Both traditional diet and stable isotope analysis will be conducted to assess trophic relationships
within the offshore pelagic fish community. The project will begin approximately May 15 2012
and last for 2 – 2.5 years.
Qualifications: Students should be highly motivated, possess good writing and communication
skills, and have previously demonstrated a strong work ethic and the ability to work in a team
setting. Experience with fisheries biological sampling techniques (otolith, tissue, and stomach
removal) is a plus.
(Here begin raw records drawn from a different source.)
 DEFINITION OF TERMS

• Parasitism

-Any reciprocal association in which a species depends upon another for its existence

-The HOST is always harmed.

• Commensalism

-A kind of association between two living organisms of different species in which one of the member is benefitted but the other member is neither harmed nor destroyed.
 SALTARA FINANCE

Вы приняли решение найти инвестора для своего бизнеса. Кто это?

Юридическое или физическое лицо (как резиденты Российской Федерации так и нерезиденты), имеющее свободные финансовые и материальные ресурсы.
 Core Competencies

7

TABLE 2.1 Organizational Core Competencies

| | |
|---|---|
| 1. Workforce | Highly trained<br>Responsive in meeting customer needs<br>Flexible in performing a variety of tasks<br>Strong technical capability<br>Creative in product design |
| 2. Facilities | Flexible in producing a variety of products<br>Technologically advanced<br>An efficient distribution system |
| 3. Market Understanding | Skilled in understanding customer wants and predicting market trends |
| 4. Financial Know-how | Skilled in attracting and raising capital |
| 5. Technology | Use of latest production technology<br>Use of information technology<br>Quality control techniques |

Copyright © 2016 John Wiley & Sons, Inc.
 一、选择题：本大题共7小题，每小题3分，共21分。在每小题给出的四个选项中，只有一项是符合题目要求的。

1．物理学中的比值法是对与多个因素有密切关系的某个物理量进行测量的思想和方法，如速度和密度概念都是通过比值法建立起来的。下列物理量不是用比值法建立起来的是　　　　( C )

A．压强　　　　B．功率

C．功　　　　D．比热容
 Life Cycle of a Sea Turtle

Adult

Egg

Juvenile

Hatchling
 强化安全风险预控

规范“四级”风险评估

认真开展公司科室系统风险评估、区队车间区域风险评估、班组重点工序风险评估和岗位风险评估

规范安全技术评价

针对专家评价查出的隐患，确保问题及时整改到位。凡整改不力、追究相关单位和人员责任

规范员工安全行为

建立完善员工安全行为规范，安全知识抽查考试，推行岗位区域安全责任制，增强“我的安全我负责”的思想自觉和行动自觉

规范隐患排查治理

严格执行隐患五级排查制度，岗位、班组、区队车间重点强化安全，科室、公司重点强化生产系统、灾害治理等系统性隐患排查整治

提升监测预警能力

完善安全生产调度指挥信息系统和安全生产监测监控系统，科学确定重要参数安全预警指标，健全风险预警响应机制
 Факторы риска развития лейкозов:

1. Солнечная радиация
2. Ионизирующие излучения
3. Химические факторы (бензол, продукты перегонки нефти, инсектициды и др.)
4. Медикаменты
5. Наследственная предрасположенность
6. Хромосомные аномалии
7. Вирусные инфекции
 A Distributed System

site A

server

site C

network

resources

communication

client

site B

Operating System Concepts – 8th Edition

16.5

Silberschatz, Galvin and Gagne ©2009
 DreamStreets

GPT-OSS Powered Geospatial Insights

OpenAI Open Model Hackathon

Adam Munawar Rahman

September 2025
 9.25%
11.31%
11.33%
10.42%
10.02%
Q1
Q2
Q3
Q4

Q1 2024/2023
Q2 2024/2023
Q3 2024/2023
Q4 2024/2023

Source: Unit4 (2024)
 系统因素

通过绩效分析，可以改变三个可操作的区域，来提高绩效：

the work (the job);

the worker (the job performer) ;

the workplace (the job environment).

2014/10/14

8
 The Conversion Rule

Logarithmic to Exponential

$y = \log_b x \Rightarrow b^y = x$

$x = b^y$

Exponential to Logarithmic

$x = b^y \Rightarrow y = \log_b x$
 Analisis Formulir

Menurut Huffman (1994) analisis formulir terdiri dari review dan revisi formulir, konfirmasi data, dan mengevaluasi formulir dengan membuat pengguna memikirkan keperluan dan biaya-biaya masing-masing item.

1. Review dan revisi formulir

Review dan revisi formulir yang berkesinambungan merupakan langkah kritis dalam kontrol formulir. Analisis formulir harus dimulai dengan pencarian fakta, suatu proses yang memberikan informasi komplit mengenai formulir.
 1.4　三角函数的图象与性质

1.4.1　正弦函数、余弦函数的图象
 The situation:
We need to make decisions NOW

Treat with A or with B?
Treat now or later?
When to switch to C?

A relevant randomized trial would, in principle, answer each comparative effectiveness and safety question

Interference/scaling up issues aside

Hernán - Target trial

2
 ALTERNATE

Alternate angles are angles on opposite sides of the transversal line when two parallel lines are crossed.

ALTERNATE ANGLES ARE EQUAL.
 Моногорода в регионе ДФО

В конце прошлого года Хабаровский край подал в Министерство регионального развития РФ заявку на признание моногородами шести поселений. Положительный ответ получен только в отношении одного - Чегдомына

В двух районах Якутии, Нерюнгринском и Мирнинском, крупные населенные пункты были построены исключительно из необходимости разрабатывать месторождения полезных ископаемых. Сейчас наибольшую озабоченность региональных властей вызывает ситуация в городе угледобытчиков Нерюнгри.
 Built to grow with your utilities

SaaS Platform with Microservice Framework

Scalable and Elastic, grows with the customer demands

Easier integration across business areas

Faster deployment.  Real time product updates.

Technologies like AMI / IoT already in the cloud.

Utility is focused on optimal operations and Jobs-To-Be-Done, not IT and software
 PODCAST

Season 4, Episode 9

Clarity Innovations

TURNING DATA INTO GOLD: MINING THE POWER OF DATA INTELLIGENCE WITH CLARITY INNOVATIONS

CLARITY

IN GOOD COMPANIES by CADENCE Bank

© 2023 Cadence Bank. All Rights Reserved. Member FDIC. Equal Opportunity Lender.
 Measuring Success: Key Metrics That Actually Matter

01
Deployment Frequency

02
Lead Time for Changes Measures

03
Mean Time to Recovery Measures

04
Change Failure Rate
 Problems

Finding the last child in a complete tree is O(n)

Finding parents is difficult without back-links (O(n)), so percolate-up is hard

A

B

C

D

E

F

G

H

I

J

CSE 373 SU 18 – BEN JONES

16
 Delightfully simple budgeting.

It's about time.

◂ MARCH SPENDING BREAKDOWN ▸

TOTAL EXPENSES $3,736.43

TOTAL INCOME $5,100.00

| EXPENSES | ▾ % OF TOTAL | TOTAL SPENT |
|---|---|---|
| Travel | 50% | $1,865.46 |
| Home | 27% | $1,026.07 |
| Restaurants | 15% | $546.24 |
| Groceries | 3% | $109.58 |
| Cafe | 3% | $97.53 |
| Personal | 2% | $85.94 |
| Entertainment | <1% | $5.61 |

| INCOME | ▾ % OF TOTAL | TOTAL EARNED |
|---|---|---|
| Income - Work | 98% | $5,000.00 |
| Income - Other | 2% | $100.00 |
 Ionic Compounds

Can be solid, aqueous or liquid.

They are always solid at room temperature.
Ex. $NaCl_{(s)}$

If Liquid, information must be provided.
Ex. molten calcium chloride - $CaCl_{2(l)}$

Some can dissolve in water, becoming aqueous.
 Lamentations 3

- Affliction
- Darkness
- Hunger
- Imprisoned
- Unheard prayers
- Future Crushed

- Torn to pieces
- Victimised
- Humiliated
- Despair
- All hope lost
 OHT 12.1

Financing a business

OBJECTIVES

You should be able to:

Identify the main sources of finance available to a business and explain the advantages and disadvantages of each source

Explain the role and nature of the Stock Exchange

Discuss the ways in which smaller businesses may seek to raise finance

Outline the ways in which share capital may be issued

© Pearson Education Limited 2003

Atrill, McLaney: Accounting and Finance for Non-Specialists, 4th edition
At minimum, students need to possess a BS in fisheries, natural resources
management, biology or a related field and should have a 3.2 GPA and verbal and quantitative
GRE scores above the 50th percentile.
Salary: Annual stipend of $14,000 with additional support to cover tuition and health insurance.
Closing date: March 30th, 2012
Contact: Email a brief statement of interest, curriculum vitae, GRE scores and transcripts
(unofficial copies are OK), and contact information for three references to Fred Scharf at
[email protected]
The successful candidate will be admitted to the MS program in Marine Biology at UNCW.
Students can learn about graduate study in the department at http://www.uncw.edu/bio/ and my
research program here: http://people.uncw.edu/scharff/
Recruitment process: I will generally invite up to 3 potential candidates to campus to visit with
current members of the lab and to see the surrounding area. The student that receives and
accepts an offer to join our lab will need to complete an official application to the Graduate
School at UNCW; however, that step does not need to be completed to be considered for the
position. Prospective students can save themselves the time and cost of applying to the Graduate
School until they have received an offer.